▶ **DOCUMENT SECTION**
OK, so TMBG are musical nerds who make music for nerds who are not musical. I'm not saying that the Venn diagram of people who listen to TMBG and people who play tabletop games is a perfect circle, but if you were to add TMBG listeners to an n-dimensional Venn diagram that includes tabletop gamers, folk who solve maths problems for fun, people who care about the numbers in the model of a graphics card, anyone who has been to a comicon or anyone above the age of 19 who cares what a pokemon is, you'd have very little negative space in the TMBG portion. Now, bear in mind that I've just talked about something being n-dimensional... I get the nerd bit! But TMBG are just a bit too... too for me. There's a few tracks here and there (Cloisonne) that I really quite enjoy, but added up, it's just too much twee for me. Maybe it's an overstimming of the nerd bit? TMBG do what they do very well, and I can't fault them for keeping nerds entertained for 40+ years, and yeah, there probably should be a TMBG album on the list, so why not this one? You probably should listen to one of theirs because, why not?
This is the second time I've listened to this album in a fortnight - and it's actually pretty good. Very poppy, although I do question whether this album will have staying power. It's just a shame that so many people are latching on to it being new. The fact that we've regressed to the point that campy excess is considered to be innovative really is heartbreaking. I guess it's a fight we have to have again and again and again.
I'd say this is absolutely, 100% unique in the list - it's the only real dance (using the term lightly) with classical I've come across so far and although I've still got 150 or so user-submitted albums to go, I get the feeling I won't be hearing another like this. Definitely worth including, and I thank the person who suggested it for thinking a bit different when it comes to the type of music expected of the list.
Music for the iPod generation. I found the lyrics to be cynical, often veering towards misogyny. The mid 2000s was a desolate wasteland for music, and while this isn't the aggressively bad worst of it, it's not something I would ever actively choose to put into my earballs. I say at the top of this review that it's music for the ipod generation, because it sounds like it has been mastered to listen to on cheap-end earbuds, which was the style at the time.

▶ **EXERCISE REQUIREMENTS**
1) In the album reviews, which groups of people are added with TMBG listeners to the n-dimensional Venn diagram? List every one.
2) According to the album reviews, roughly how many user-submitted albums does the reviewer still have to go?
3) Write the next part of the album reviews, picking up after their last sentence.

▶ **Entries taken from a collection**
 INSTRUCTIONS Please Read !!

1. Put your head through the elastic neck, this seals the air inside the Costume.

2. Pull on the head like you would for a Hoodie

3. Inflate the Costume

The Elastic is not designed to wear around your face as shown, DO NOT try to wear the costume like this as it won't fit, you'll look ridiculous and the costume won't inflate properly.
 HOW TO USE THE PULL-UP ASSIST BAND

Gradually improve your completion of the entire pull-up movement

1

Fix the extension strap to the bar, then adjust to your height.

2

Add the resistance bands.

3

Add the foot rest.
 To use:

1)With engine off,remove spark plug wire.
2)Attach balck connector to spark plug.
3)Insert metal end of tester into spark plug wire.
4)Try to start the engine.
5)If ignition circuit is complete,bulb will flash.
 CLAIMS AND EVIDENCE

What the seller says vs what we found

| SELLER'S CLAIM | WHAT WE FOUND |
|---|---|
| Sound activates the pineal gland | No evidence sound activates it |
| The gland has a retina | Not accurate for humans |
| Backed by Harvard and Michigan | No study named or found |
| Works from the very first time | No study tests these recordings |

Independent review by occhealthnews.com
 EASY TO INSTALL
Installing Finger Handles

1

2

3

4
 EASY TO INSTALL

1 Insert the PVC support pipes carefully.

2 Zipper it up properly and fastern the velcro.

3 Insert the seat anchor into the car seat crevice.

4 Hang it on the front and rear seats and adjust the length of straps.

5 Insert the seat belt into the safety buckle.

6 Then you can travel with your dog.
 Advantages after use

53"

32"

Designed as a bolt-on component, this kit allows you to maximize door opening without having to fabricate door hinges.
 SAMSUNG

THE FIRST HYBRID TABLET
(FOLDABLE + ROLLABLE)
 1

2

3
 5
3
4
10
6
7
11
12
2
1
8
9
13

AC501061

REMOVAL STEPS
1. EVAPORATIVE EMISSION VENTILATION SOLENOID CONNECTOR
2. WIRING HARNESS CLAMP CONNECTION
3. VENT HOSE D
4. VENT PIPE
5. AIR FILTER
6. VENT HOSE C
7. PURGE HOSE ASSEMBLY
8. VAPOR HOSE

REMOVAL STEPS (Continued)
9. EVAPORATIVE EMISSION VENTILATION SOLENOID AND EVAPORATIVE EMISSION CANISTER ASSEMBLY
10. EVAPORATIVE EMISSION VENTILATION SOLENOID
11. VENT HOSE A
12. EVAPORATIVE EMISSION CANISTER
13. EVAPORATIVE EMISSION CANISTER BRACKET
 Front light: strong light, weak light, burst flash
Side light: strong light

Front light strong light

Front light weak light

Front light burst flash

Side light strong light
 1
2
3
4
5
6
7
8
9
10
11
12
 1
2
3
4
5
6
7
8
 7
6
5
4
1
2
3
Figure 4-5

▶ **TASK ANSWERS**
1)
- Tabletop gamers
- Folk who solve maths problems for fun
- People who care about the numbers in the model of a graphics card
- Anyone who has been to a comicon
- Anyone above the age of 19 who cares what a pokemon is

2) About 150.

3)
This reminds me a lot of David Gray.
This is actually pretty decent. Way more experimental that it appears at first.
This seems like perfectly average blues from a 20-year old lad. Sure, it's competent enough, but strays into country a bit too often. I guess he's young and he might improve with age.
Oh boy, am I looking forward to a live album from a band I've never heard of, with unpleasant album art. OK. So the album isn't that bad. What it absolutely is though, is live. Which means that while the band might well have been reacting to and vibing with the audience for the full 15 minutes and 55 seconds of "Contraption" - or even the miserably over-long at half the length "Sticky Hulks", we sat in the comfort of our own homes are growing increasingly irritated at the continuation of this repetitive mess. Get these guys into a studio, give them a decent producer and I'll come back to them. Until then, wipe the slobber off your chin, guys, I'm not going to go to one of your gigs and I don't want to listen to a recording of one.
It's tempting to say that this record is only 5 or 10 years old - but no, it's coming up to thirty years since this hit the shops, and I remember it well. Well. I remember Shirley Manson. "Garbage" (by Garbage) is an album that I listened to a fair bit back in the 90s, and, it turns out, I listened to Version 2.0 a lot more, because putting this on for the first time in years was like slipping into a warm friend. The first track is nothing special. Manson's voice sounds almost like it's coming from underwater, with pretty heavy vocoder effects. Things get much better, though. The vocals definitely become cleaner and clearer, and that's brilliant.. Because when they do, especially during "Hammering in my head", those vocals are dirty, urgent and delicious. The second half of the album is as tellingly placed in the late 90s as any music could be. I grew up with it, and going back to it is great. This is actually a much better album than Garbage, so I'm happy with it being suggested.
I wasn't at all sure what to expect but I certainly didn't expect something from 2003, the nadir of music, to be this good. John Zorn, behind one of the worst-rated albums on the original list, is credited on this, and I can see why some folk might find his stuff objectionable, I really enjoyed Spy vs Spy so I was more than prepared to find out what was going on with this. It's a delight! One of the main problems I have with metal is that it so often outstays it's welcome. This album is brilliantly designed to limit your exposure to it, so it actually has an impact without rapidly descending into the fatigue that so plagues the genre. This is jazzy, ambient - in parts contemplative, in others outrageous. I liked it a lot, thanks for the recommendation!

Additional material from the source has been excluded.